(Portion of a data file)
= = = =

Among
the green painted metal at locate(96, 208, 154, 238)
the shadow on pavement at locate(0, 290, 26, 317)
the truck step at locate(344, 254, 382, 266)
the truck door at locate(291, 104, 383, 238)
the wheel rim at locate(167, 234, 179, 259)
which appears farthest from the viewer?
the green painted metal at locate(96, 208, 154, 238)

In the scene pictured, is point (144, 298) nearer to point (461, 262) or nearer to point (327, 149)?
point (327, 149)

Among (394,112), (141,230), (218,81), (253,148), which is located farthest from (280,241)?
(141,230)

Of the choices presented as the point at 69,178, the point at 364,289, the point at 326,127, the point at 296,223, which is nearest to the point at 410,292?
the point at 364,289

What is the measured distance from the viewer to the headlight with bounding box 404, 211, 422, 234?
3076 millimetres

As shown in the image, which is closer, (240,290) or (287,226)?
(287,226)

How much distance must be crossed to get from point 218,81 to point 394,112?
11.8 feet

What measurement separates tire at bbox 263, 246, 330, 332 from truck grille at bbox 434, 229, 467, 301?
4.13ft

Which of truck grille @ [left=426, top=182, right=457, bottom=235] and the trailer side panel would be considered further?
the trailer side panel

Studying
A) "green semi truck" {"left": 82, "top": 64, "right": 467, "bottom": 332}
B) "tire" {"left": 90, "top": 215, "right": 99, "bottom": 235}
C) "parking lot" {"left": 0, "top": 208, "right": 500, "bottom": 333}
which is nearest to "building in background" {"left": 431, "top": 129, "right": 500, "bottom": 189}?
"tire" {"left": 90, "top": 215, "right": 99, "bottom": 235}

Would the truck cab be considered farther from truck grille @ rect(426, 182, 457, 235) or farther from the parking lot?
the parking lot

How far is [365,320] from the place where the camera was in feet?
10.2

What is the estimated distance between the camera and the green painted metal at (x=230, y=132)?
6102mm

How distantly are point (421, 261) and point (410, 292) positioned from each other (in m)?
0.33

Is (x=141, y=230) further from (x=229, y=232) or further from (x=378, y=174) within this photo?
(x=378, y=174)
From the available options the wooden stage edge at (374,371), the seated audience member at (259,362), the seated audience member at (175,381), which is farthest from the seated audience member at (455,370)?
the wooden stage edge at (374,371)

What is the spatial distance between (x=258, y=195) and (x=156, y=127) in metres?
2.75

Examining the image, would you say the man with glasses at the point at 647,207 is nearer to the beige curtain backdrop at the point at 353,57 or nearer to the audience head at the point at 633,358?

= = = =

Task details - Set out the items from the very first line through the line containing "which appears farthest from the viewer?" as a Markdown table with the columns No and Text. Number each row and leave out any blank lines.

Exercise result -
| No | Text |
|---|---|
| 1 | Among |
| 2 | the green painted metal at locate(96, 208, 154, 238) |
| 3 | the shadow on pavement at locate(0, 290, 26, 317) |
| 4 | the truck step at locate(344, 254, 382, 266) |
| 5 | the truck door at locate(291, 104, 383, 238) |
| 6 | the wheel rim at locate(167, 234, 179, 259) |
| 7 | which appears farthest from the viewer? |